NeurIPS2024

Unveiling LoRA Intrinsic Ranks via Salience Analysis

Wenjun Ke, Jiahao Wang, Peng Wang, Jiajun Liu, Dong Nie, Guozheng Li, Yining Li

摘要

The immense parameter scale of large language models underscores the necessity for parameter-efficient fine-tuning methods. Methods based on Low-Rank Adaptation (LoRA) assume the low-rank characteristics of the incremental matrix and optimize the matrix obtained from low-rank decomposition. Although effective, these methods are constrained by a fixed and unalterable rank, neglecting the variable importance of matrices. Consequently, methods for adaptive rank allocation are proposed, among which AdaLoRA demonstrates excellent fine-tuning performance.
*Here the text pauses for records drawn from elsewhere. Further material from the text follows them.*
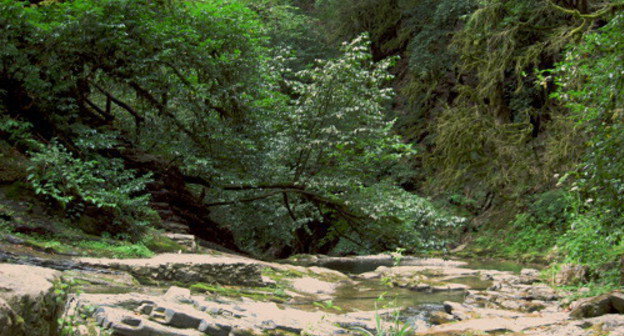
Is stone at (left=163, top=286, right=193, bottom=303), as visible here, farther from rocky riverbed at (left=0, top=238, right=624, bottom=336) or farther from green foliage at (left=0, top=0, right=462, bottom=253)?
green foliage at (left=0, top=0, right=462, bottom=253)

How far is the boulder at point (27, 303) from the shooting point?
2035 millimetres

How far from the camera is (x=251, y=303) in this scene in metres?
5.71

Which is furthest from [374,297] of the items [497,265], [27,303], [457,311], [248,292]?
[497,265]

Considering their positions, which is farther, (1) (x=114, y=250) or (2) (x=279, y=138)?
(2) (x=279, y=138)

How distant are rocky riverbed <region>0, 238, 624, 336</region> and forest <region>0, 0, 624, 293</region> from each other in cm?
96

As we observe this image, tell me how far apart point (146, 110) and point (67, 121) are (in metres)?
2.31

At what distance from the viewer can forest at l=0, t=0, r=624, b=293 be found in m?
7.14

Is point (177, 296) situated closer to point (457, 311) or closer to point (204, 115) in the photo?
point (457, 311)

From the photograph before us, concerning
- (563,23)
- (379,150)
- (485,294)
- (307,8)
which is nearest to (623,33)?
(485,294)

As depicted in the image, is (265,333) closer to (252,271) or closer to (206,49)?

AdaLoRA conducts adaptation based on singular value decomposition (SVD), dynamically allocating ranks according to importance. However, it still struggles to achieve a balance between fine-tuning effectiveness and efficiency, leading to limited rank allocation space. Additionally, the importance measurement focuses only on parameters with minimal impact on the loss, neglecting the dominant role of singular values in SVD-based matrices and the fluctuations during training. To address these issues, we propose SalientLoRA, which unveils the intrinsic ranks of the weight matrix via salience measurement and adaptively optimizes ranks of LoRA. This method measures the salience of rank within a time-series by constructing inter-dependencies among the correlations of singular values and prune ranks with low salience while retaining those with high significance. Additionally, an adaptive adjustment of the time-series window enhances the speed of rank allocation while ensuring training stability. This mechanism enables matrics to set a higher initial rank, thus expanding the allocation space for ranks. To evaluate the generality of our method across various tasks, we conduct experiments on natural language understanding (NLU), natural language generation (NLG), and large model instruction tuning tasks. Experimental results demonstrate the superiority of SalientLoRA, which outperforms state-of-the-art methods by 0.96%-3.56% on multiple datasets. Furthermore, as the rank allocation space expands, our method ensures fine-tuning efficiency, achieving a speed improvement of 94.5% compared to AdaLoRA. The code is publicly available at https://github.com/Heyest/SalientLoRA .